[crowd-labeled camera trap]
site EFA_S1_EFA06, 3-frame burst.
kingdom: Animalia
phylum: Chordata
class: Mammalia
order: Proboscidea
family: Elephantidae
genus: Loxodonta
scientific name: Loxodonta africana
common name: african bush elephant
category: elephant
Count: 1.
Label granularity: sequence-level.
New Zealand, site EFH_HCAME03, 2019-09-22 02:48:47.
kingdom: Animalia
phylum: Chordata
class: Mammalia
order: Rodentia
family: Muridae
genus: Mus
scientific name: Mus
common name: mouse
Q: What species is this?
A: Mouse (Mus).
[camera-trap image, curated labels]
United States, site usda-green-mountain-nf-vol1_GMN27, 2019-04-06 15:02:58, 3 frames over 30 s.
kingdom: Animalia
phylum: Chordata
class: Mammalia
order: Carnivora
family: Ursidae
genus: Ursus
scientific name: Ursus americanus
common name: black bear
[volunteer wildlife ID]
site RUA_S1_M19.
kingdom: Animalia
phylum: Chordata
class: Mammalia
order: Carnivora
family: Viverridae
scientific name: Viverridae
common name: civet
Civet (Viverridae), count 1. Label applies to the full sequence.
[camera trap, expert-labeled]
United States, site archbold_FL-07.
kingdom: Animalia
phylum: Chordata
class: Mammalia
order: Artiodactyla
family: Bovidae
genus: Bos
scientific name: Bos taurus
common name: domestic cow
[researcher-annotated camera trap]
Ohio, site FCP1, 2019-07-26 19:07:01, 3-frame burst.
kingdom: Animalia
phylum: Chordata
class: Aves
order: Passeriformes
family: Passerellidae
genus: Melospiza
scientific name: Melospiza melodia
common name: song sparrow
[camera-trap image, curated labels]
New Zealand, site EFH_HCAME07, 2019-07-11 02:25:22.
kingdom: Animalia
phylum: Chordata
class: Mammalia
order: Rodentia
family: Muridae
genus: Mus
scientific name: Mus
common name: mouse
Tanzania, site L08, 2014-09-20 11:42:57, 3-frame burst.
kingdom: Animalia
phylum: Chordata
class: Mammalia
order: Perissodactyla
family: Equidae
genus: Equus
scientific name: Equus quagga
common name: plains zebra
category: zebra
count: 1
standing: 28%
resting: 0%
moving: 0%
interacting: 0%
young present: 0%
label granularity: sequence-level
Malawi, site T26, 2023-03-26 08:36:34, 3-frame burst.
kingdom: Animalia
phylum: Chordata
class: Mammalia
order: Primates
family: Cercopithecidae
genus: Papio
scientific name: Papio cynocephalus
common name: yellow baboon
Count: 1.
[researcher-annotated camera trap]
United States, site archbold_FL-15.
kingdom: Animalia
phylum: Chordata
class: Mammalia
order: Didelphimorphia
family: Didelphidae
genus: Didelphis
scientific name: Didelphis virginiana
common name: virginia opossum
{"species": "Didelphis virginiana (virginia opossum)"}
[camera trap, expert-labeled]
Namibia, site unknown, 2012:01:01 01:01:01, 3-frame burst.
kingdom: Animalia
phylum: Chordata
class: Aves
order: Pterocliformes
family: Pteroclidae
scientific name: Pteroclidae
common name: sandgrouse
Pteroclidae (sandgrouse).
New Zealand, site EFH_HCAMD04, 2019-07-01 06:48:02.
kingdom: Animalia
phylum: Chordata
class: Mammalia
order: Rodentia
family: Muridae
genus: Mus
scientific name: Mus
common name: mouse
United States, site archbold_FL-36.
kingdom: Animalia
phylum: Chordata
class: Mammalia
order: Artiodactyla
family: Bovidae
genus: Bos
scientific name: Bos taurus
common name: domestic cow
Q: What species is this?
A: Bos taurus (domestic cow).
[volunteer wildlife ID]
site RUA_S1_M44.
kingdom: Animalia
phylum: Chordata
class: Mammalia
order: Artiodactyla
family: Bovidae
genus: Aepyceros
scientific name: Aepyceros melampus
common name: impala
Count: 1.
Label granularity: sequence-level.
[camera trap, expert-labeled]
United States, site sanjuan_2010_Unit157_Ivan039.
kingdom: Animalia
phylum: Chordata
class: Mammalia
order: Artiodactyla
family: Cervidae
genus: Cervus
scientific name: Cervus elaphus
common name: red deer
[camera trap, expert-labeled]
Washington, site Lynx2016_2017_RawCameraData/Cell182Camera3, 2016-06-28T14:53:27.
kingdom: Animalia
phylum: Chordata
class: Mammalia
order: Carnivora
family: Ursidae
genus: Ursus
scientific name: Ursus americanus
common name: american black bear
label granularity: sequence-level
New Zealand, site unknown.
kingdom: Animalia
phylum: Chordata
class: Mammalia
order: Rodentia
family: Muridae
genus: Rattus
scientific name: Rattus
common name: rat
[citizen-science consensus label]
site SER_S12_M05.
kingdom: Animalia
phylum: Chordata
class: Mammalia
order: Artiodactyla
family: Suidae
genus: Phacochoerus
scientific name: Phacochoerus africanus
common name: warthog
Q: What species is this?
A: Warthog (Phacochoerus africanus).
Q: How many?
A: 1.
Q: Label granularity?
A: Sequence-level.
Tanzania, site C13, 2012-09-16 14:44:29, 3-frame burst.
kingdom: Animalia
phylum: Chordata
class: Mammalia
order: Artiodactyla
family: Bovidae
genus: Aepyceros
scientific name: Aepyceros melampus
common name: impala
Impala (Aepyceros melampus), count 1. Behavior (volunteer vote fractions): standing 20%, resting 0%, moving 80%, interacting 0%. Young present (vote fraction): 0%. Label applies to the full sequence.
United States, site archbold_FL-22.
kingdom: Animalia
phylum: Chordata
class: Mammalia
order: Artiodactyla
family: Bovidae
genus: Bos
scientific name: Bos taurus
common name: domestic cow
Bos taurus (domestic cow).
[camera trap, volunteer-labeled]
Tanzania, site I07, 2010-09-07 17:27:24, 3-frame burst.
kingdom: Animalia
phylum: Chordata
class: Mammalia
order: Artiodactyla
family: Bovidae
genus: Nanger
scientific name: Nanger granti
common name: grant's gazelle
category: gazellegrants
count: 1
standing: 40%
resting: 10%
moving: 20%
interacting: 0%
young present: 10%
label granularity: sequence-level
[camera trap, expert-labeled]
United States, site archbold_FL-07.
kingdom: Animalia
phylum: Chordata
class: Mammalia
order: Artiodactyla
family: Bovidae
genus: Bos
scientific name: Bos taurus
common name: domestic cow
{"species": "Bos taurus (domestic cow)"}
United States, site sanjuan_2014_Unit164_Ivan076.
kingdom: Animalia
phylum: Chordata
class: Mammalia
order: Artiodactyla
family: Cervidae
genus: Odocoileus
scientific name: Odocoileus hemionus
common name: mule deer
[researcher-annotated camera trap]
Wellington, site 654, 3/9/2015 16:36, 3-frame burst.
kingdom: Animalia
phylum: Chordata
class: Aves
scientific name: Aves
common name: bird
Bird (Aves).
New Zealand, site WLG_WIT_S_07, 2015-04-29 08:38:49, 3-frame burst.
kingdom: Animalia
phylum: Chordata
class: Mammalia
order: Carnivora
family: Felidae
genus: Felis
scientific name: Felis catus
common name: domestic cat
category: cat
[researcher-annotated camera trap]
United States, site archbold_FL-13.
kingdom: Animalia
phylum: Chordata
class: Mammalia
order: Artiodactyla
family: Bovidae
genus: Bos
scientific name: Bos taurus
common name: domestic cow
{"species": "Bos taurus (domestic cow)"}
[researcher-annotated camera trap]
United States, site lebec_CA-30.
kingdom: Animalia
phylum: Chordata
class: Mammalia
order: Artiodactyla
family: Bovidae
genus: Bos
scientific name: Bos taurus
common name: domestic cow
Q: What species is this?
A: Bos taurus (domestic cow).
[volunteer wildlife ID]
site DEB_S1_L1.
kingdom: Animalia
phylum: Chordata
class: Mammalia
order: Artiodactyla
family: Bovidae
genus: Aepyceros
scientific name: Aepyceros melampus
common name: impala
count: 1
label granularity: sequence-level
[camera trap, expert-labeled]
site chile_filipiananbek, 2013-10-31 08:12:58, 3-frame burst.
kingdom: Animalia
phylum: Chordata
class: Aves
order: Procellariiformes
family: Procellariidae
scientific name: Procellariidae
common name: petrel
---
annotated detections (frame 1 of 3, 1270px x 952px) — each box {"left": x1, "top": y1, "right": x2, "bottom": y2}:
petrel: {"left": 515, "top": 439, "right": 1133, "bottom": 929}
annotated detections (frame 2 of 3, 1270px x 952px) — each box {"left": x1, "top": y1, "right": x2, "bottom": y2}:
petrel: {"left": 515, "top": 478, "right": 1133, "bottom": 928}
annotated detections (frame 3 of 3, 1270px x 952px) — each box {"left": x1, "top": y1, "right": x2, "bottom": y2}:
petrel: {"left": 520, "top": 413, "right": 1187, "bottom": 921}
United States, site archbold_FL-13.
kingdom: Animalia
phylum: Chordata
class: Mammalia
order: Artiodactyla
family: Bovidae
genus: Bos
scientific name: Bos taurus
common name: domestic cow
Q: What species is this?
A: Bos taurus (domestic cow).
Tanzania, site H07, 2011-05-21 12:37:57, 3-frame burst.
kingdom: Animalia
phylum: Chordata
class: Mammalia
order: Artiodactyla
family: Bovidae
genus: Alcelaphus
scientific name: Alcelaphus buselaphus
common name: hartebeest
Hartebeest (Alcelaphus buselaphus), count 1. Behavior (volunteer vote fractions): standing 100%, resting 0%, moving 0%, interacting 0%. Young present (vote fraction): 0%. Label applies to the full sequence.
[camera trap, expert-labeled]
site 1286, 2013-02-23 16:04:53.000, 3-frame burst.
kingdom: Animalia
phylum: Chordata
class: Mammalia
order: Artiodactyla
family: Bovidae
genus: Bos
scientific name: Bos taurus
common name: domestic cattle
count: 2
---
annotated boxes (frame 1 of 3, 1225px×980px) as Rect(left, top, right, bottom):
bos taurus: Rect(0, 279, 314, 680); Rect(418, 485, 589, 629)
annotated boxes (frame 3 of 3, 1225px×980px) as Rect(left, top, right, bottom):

==================================================

Please show, exactly as written, every line above that contains the word "category".

• [RESPONSE TO THE EXERCISE]
category: elephant
category: zebra
category: gazellegrants
category: cat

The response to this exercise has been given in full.